TOKYO -- Japanese stocks' post-election rally continues on the back of a weakening yen. But skepticism that the yen will keep falling has dampened sentiment in areas such as the automotive sector, curbing what could otherwise be a market-wide blowout.
The Nikkei Stock Average has recovered handsomely from a plunge immediately following the election of Donald Trump as U.S. president, climbing 1.1% to 17,862 on Wednesday. The psychologically significant 18,000 mark is now within reach, with the index having risen 4% since Nov. 8.
A Trump presidency was hardly the only surprise to come out of the election.
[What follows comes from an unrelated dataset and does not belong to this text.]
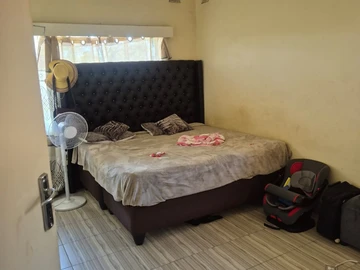 2 Bedroom Flat & Apartment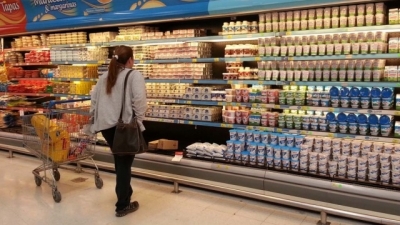 El concejal Minetti propuso que trabajadores municipales colaboren en los supermercados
The yen, expected to rapidly strengthen in the event of a Trump victory, has instead weakened by nearly 5 yen to the dollar over the past week, and stood at the 109 level -- the weakest in around five and a half months -- Wednesday. If that rate holds, operating profit at 25 leading Japanese companies for the six months through March 2017 will receive a roughly 400 billion yen ($3.65 billion) boost. Some 80% of that windfall would go to seven companies, including Toyota Motor.
A weak yen typically leads to impulse buying of export stocks. But investors are more circumspect this time around, at least in the auto sector. Japanese automakers did rally Wednesday. But Suzuki Motor ended the day 6% below its Nov. 8 level. Mitsubishi Motors is down 2%, while Nissan Motor has slipped 0.5%. This runs counter to the wider market's surge and hefty gains by other exporters. Construction equipment maker Komatsu, for example, has climbed 12% despite Trump making an unfavorable comparison to Caterpillar of the U.S., while Mitsubishi Materials has risen 13.9% even amid potential fallout from the president-elect's trade protectionism.
"There's no way I'm buying auto stocks right now, even if the yen is weak," an official at a Japanese asset management firm said. Instead, the company has begun shifting assets into electronics stocks, which are undervalued and offer brisk earnings. The dollar's current strength rests on the fact that markets "are only looking at the upsides of Trump's economic policies," the official said.
A rise in U.S. long-term interest rates, fueled by the prospect of tax cuts and infrastructure investment, accounts for the surge in yen-selling. But Trump remains a black box in terms of true political convictions: the bombastic, protectionist rhetoric on trade that defined the president-elect's campaign has largely quieted down since his victory, for example. "The yen's weakness could stick around only until January, when specific policy plans are revealed," said Mitsushige Akino of Ichiyoshi Asset Management.
Pitfalls for carmakers
Yet despite uncertainty in the foreign exchange market, investors across the world are still seeking out value stocks and shares linked to broader economic performance. Under ordinary circumstances, this interest should extend to automakers, where performance rests on consumer spending. But several other factors make those shares' prospects tough to nail down.
First is Trump's pledge to slap hefty tariffs on imports from Mexico. This would weigh heavily on Japanese automakers such as Nissan and Mazda Motor, and could impact parts makers such as TPR, whose shares have slid 4.6% since Election Day.
Shifts in emerging-market currencies and slowing emerging economies are another concern. Companies such as Suzuki, which holds a large share of the Indian auto market, and Mitsubishi Motors, which boasts strong Southeast Asian operations, have fared particularly poorly over the past week.
Trump's "America-first" ideology could hurt Japanese automakers as well. While past trade friction between Japan and the U.S. is unlikely to rear its head, U.S. consumers could still feel pressure to buy American.
But not all export stocks are feeling the crunch. Toyota and Honda Motor, for example, continue to pull in investors who see the automakers absorbing whatever punches the Trump administration throws. The market seems to have faith in Sony's earnings power as well, thanks to structural reforms in recent years.
At a glance, investors seem still to be in the throes of a Trump fever. But a shift in focus back to earnings potential has begun beneath the surface.